I am currently working on clustering categorical attributes that come from a bank marketing dataset from Kaggle.我目前正在对来自 Kaggle 的银行营销数据集的分类属性进行聚类。 I have created the three clusters with kmodes:我用 kmodes 创建了三个集群:

Output: cluster_df Output: cluster_df

Now I want to visualize each row of a cluster as a projection or point so that I get some kind of image:现在我想将集群的每一行可视化为投影或点,以便获得某种图像:

Desired visualization所需的可视化

I am having a hard time with this.我很难做到这一点。 I don't get a Euclidean distance with categorized data, right?我没有得到分类数据的欧几里得距离,对吧? That makes no sense.这是没有意义的。 Is there then no possibility to create this desired visualization?那么是否有可能创建这种所需的可视化?
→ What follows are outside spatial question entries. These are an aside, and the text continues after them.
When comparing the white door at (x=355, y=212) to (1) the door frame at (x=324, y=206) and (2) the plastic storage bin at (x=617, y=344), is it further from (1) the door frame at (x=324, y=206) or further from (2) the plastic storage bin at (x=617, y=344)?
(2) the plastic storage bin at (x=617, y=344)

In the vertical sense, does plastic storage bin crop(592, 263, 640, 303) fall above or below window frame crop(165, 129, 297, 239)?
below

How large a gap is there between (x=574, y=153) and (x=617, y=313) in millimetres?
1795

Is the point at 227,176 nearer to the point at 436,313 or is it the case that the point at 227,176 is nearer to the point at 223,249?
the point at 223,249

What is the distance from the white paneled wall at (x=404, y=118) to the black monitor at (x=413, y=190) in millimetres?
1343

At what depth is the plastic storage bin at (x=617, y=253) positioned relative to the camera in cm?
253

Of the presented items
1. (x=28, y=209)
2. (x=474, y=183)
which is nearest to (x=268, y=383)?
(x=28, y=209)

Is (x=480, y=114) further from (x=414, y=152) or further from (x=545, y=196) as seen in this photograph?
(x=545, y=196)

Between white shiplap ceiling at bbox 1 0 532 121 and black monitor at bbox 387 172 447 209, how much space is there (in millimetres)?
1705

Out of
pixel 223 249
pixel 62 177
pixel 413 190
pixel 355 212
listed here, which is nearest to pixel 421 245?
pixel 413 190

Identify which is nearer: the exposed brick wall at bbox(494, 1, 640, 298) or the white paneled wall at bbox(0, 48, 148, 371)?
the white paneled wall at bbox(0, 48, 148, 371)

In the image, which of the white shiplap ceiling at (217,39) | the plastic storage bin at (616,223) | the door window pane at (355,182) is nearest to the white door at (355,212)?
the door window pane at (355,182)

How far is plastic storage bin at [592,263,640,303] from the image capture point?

The best way to visualize clusters is to use PCA.可视化集群的最佳方法是使用 PCA。 You can use PCA to reduce the multi-dimensional data into 2 dimensions so that you can plot and hopefully understand the data better.您可以使用 PCA 将多维数据减少为 2 维,以便您可以 plot 并希望更好地理解数据。 To use it see the following code:要使用它,请参阅以下代码:

from sklearn.decomposition import PCA
pca = PCA(n_components=2)
principalComponents = pca.fit_transform(x)
principalDf = pd.DataFrame(data = principalComponents
             , columns = ['principal component 1', 'principal component 2'])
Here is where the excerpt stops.